By Kate Hunger
One day in his future career as a medical laboratory scientist, Prit Desai hopes to collaborate with health professionals in other fields to exchange information and insights with the common goal of delivering excellent patient care.
That ideal interprofessional scenario motivated Desai, a first-year Medical Laboratory Science master’s student, to apply to the UT Health San Antonio Interprofessional Leadership Scholars Program (ILPS), which enables students representing all five schools within UT Health San Antonio to develop interprofessional team skills while interacting with and learning from each other.

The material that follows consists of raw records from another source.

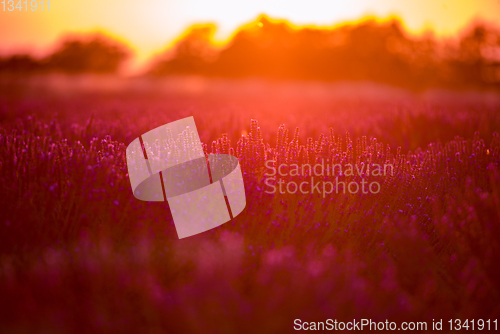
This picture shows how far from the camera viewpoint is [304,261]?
194cm

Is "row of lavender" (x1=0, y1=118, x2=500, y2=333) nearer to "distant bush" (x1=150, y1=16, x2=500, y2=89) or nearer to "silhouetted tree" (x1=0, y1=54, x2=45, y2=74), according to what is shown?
"distant bush" (x1=150, y1=16, x2=500, y2=89)

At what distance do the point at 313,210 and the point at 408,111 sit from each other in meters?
4.26

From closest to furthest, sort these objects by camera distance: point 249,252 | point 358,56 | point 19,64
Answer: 1. point 249,252
2. point 358,56
3. point 19,64

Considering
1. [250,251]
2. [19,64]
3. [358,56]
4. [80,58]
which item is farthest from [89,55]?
[250,251]

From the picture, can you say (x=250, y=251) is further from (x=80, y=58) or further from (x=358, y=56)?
(x=80, y=58)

The program’s first of six meetings was held Sept. 11.
“One of the main things I’m trying to get out of this is the relationship with other students of other departments,” Desai said.
It appears to be working. Consider how much Desai and two other student participants learned about their fellow students during the first meeting:
• Desai had not known about speech-language pathology’s role in diagnosing swallowing disorders.
• MLS student participant Cristopher Rodriguez learned about the healthcare role of biomedical science researchers.
• Second-year Physical Therapy student Sheena Caramba satisfied her curiosity about what medical laboratory scientists do.
The meeting included an assessment to gauge the students’ areas of strength, which carried over into team activities.
“It wasn’t like other activities where you sit and listen. It was very interactive and fun,” said Rodriguez, who is clear about his reasons for applying to the program.
“I decided to apply because it seemed like it was going to be fun and I would learn a lot about myself and how to work with the other professions in the hospitals,” he said. “I want to expose myself to that.”
For Caramba, who hopes to some day work with pediatric patients with neuromuscular disorders, the opportunity to learn about other professions was equally matched by a desire to make sure physical therapy is better understood.
“I think just getting to understand what they do and what we can do with them to help patients is key,” she said.